Like the Greeks, we think we are smart, we think we are rich, and we think we are strong. In the ways of the world, these words are just lies. You are never smart enough, or rich enough, or strong enough.
God Gave Them Over
The final verses of the chapter, verses 26-32, contain a laundry-list of sin and wickedness. Paul begins (even in verses 24) with sexual immorality, possibly because it was a class of sin for which the Greeks were well known, and which the Romans had assimilated along with the rest of Greek culture, but the rest of the list seems to be everything Paul can think of off the top of his head. In fact, he says “they have become filled with every kind of wickedness, evil, greed and depravity.”
Paul says this happens to us as a direct result of exchanging the Truth of God for our own lies. Further, Paul says of these unnamed men “God gave them over.” What does that mean? Why would God give anyone over?
The single word used here is used in many other places in the New Testament. Whenever the King James uses the word “betray” in reference to the Son of Man, it is translating this same word. The one who would betray him would “give him over” to those who had him crucified. It is also used, for example, in the parable of the unmerciful servant, when the master gives him over to the jailer (Matthew 18:32-34).
Paul says that man rejected God to pursue our own pathetic, unhealthy desires and in judgment, God has given us over to those desires.
The Wrath of God Revealed
In the first verse of this section (verses 18) Paul says the wrath of God is being revealed. Right away, there are problems. How can a loving God even have wrath? How can an all-powerful, loving God take out his wrath on his helpless creation?

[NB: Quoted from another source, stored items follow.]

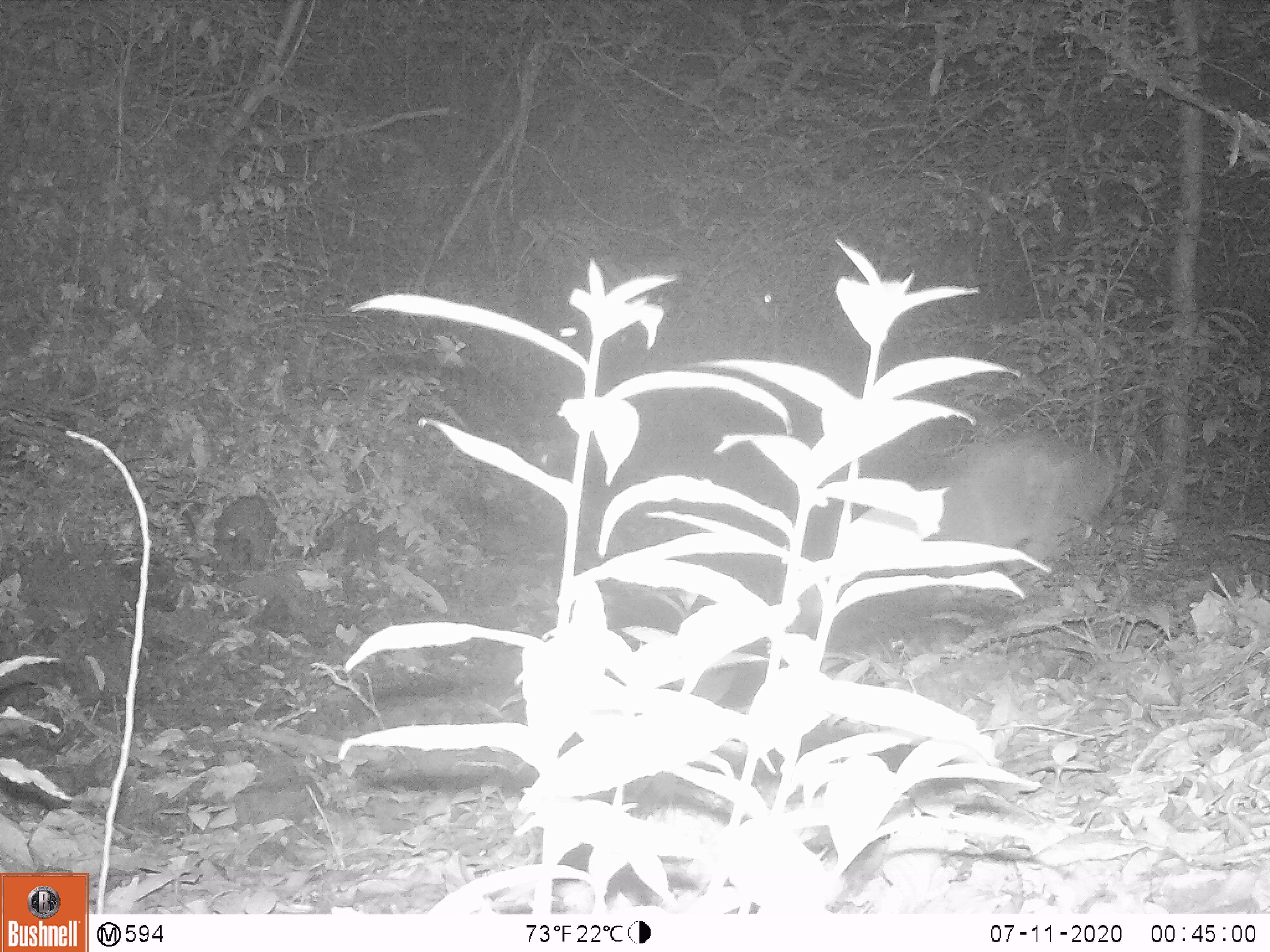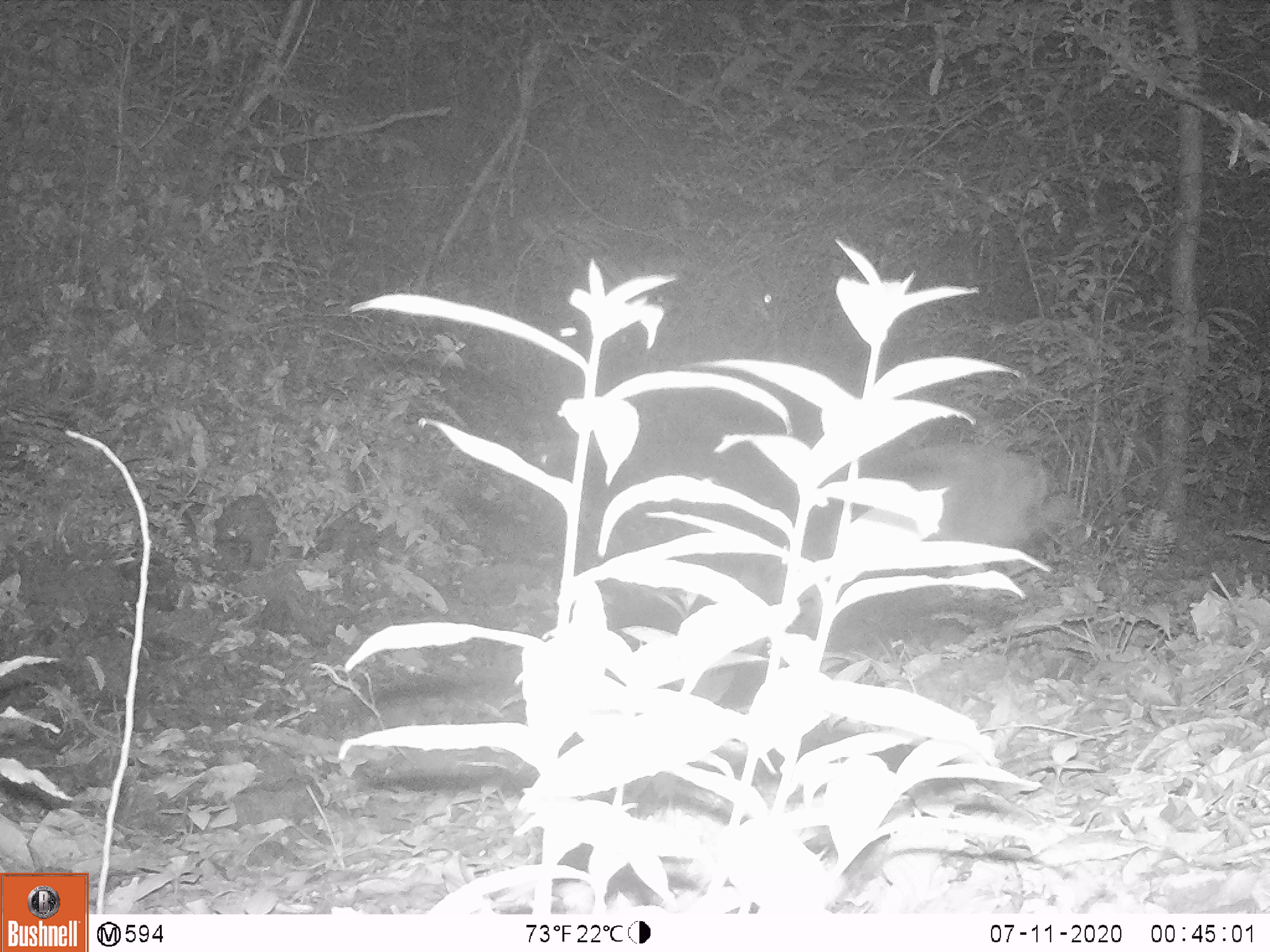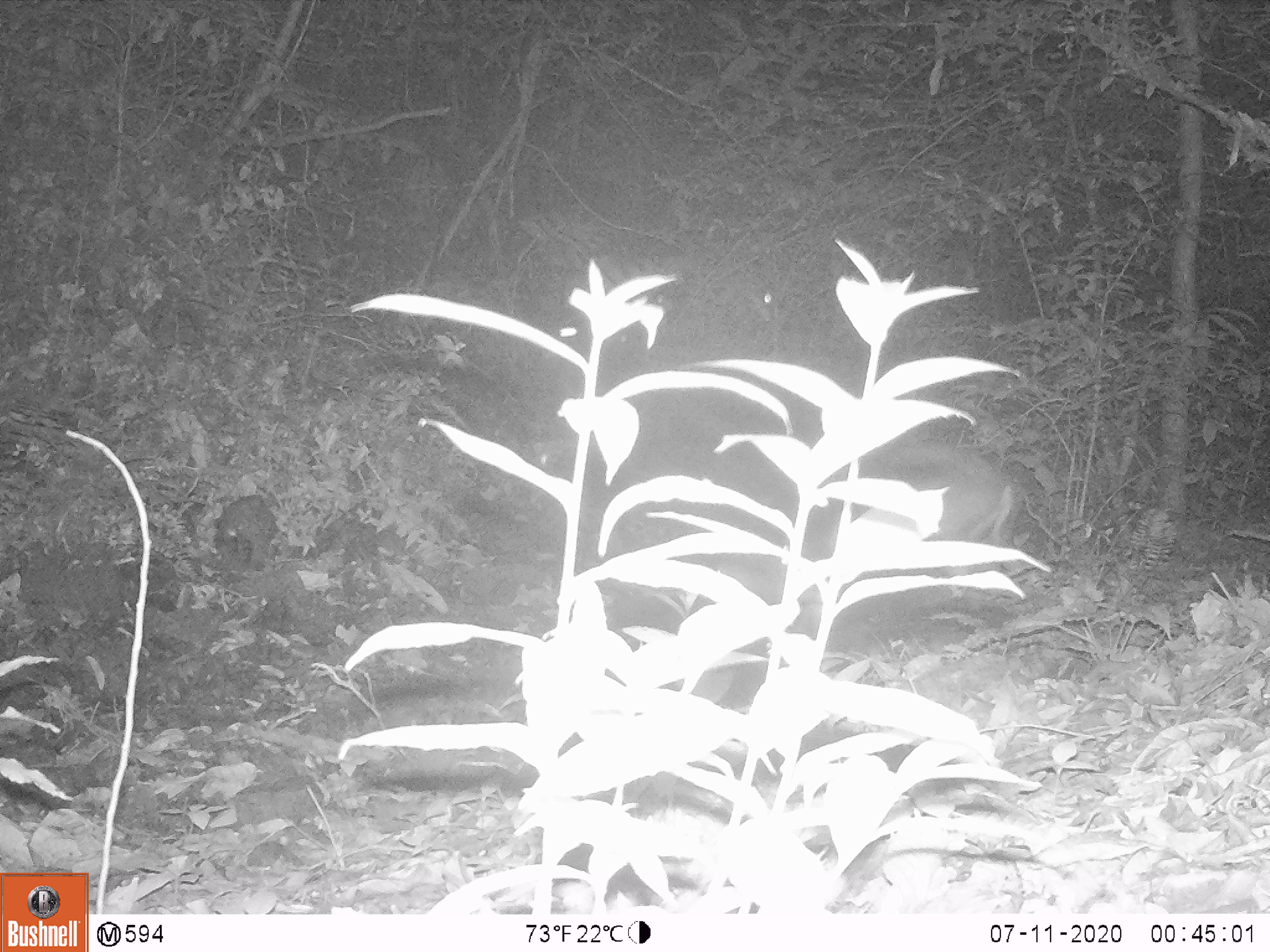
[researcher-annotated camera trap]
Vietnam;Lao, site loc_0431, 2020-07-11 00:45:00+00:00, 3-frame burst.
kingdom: Animalia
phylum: Chordata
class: Mammalia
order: Artiodactyla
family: Cervidae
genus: Muntiacus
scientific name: Muntiacus rooseveltorum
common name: roosevelt's muntjac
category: roosevelts muntjac group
Roosevelts muntjac group (roosevelt's muntjac) (Muntiacus rooseveltorum). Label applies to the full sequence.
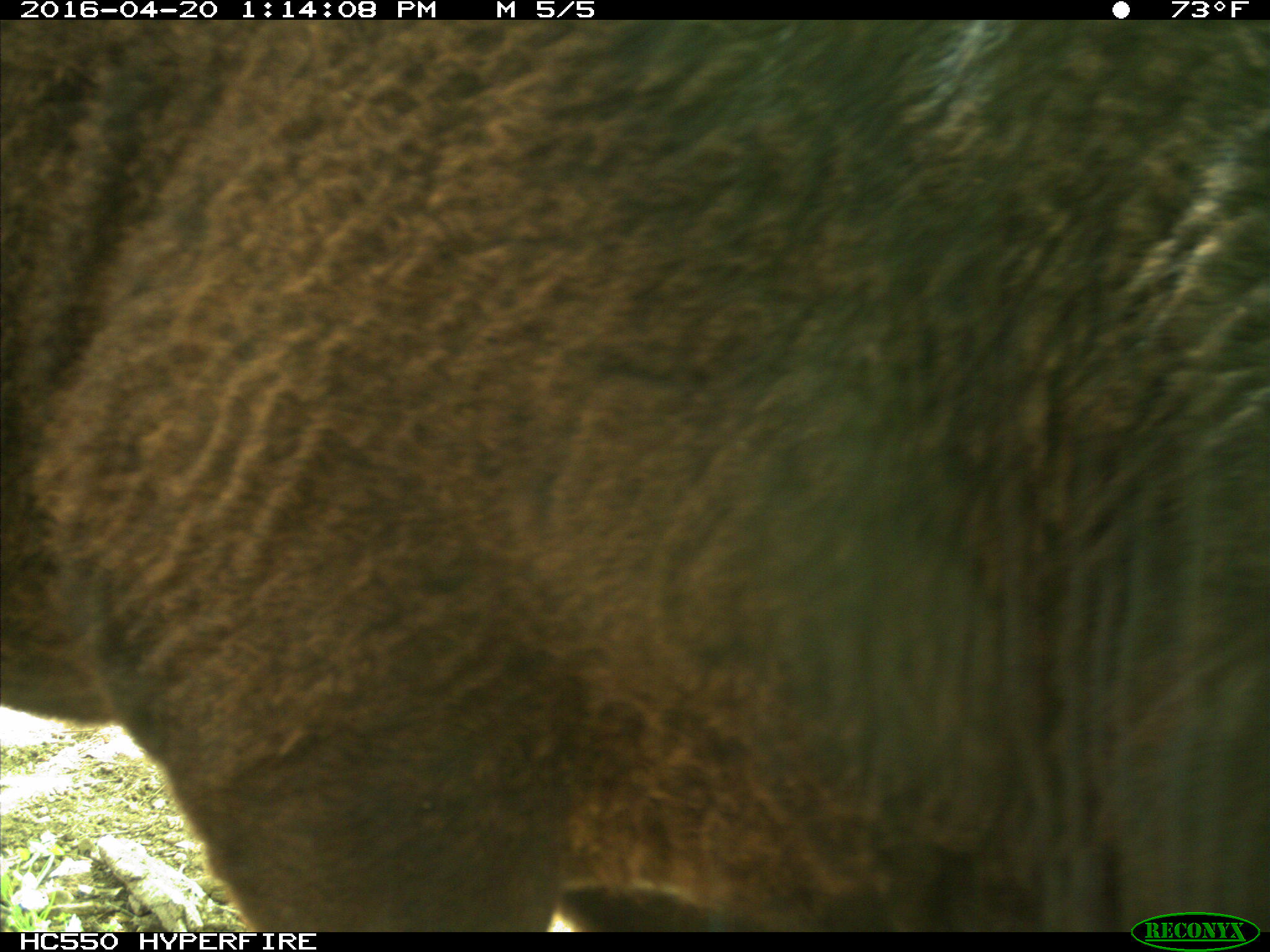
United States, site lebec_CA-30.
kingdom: Animalia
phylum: Chordata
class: Mammalia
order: Artiodactyla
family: Bovidae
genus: Bos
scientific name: Bos taurus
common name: domestic cow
Bos taurus (domestic cow).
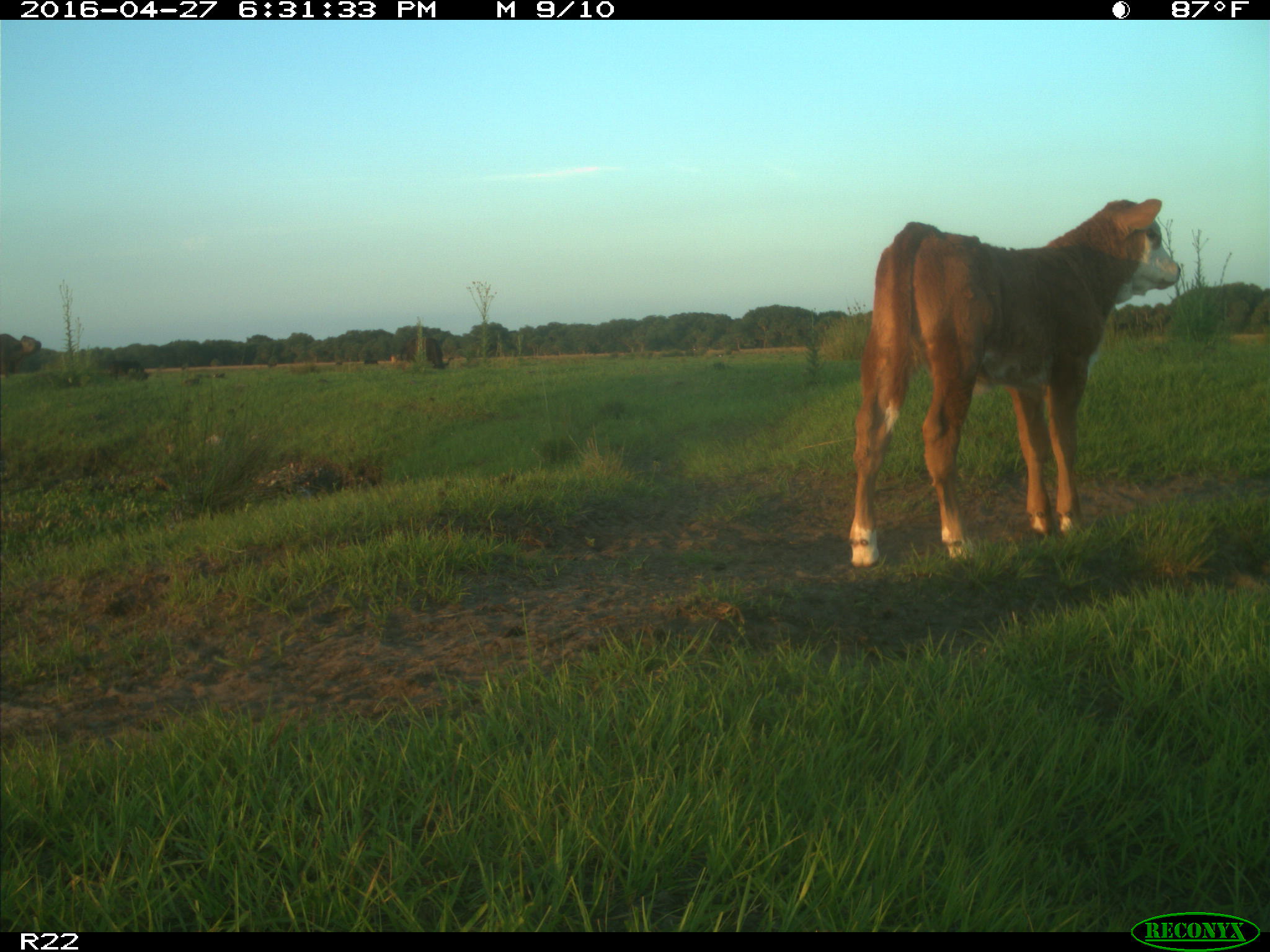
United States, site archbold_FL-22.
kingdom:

We know from science that cold is not a force. There is energy in heat, but not in cold; cold is the absence of heat. But, if we were to switch off the sun, it would get very cold; the cold seem like a terrible, unconquerable force. If we switched off the sun by choice, we would be choosing our own death.
Paul has already established (in verses 16-17) the life-giving power of the gospel of God’s love. In these verses, Paul says we have control of the switch.